The most outboard portion forms a narrowed blade section 1633, and
near the tip is formed a pivot boss 1635.
[0591] FIG. 255 is an upper perspective view of the distal end of
the example wing 1630 with a shoulder support 1670 affixed in the
retracted position, thus presenting the support surface 1671 on its
upper side. The pivot hole 1675 can be seen fit over the pivot boss
1635, and a portion of the blade slot 1673 can be seen near the
outermost tip of the shoulder support 1670.
[0592] FIG. 256 is an upper perspective view of the distal end of
the example wing 1630 with a shoulder support 1670 rotated into an
intermediate position. The curved arrows CC show the possible
rotational degrees of freedom for the shoulder support 1670 to move
to either the retracted or extended position. FIG. 257 is an upper
perspective view of the distal end of the example wing 1630 with a
shoulder support 1670 affixed in the extended position, thus
presenting the support surface 1674 on its upper side. The blade
slot 1673 can be seen extending to the full length of the shoulder
support 1670.
[0593] FIG. 258 is a retracted upper-side perspective view of the
shoulder support 1670. The pivot hole 1675 extends completely
through the width of the shoulder support 1670. FIG. 259 is an
extended upper-side perspective view of the shoulder support 1670.
The blade slot 1673 can be seen bisecting the support surface
1674.
[0594] This example wing 1630 and shoulder support 1670 mechanism
could be applicable to many of the collapsing hanger assemblies of
the previous embodiments, for instance to replace the adjustable
shoulder support mechanisms of collapsing hangers 1310 and 1410. It
is further conceivable that any of the adjustable shoulder supports
presented, 1360, 1470, or 1670, could be adapted to work on
conventional non-collapsing clothing hangers.
[0595] In accordance with the provisions of the patent statutes and
jurisprudence, exemplary configurations described above are
considered to represent preferred embodiments of the invention.

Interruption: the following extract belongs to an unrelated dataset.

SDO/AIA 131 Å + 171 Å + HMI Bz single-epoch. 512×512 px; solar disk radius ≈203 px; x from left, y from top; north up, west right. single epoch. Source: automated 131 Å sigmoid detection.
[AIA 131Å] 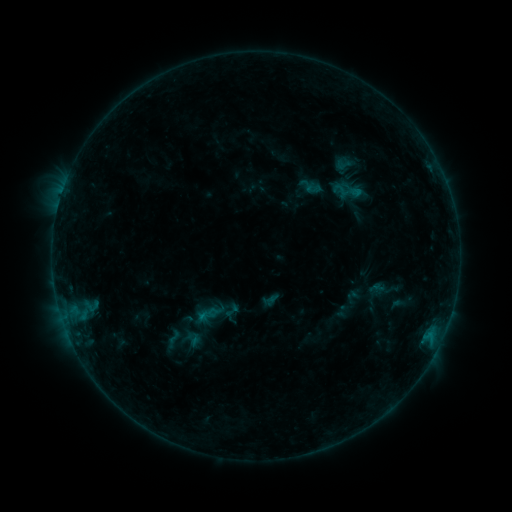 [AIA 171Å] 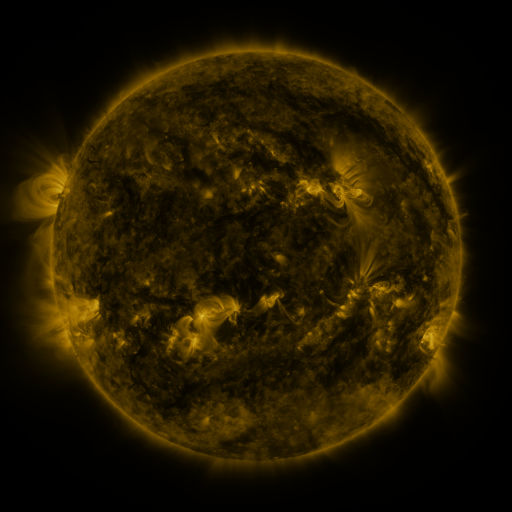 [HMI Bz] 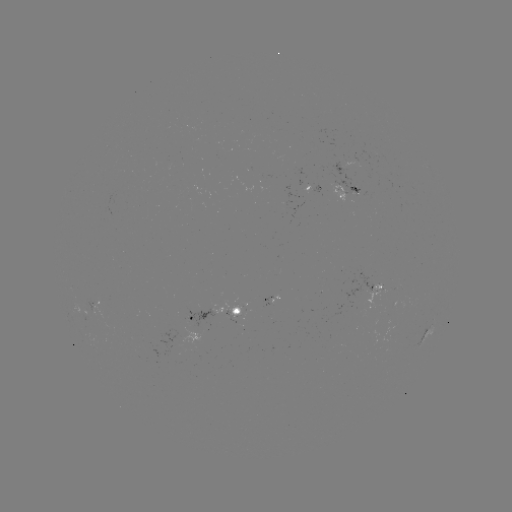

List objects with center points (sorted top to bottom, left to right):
sigmoid: (207, 314)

However, it should be noted that the invention can be practiced
otherwise than as specifically illustrated and described without
departing from its spirit or scope. For example, in any embodiment,
the hook could be integrally formed as part of the frame or one of
the wings. The hook could also be formed in an alternate shape,
such as a "T," or other functional shape which allows for the
suspended support of the hanger and garments thereon. The term
"hook" includes the anti-theft closed loops and the nail-head-type
ends.
* * * * *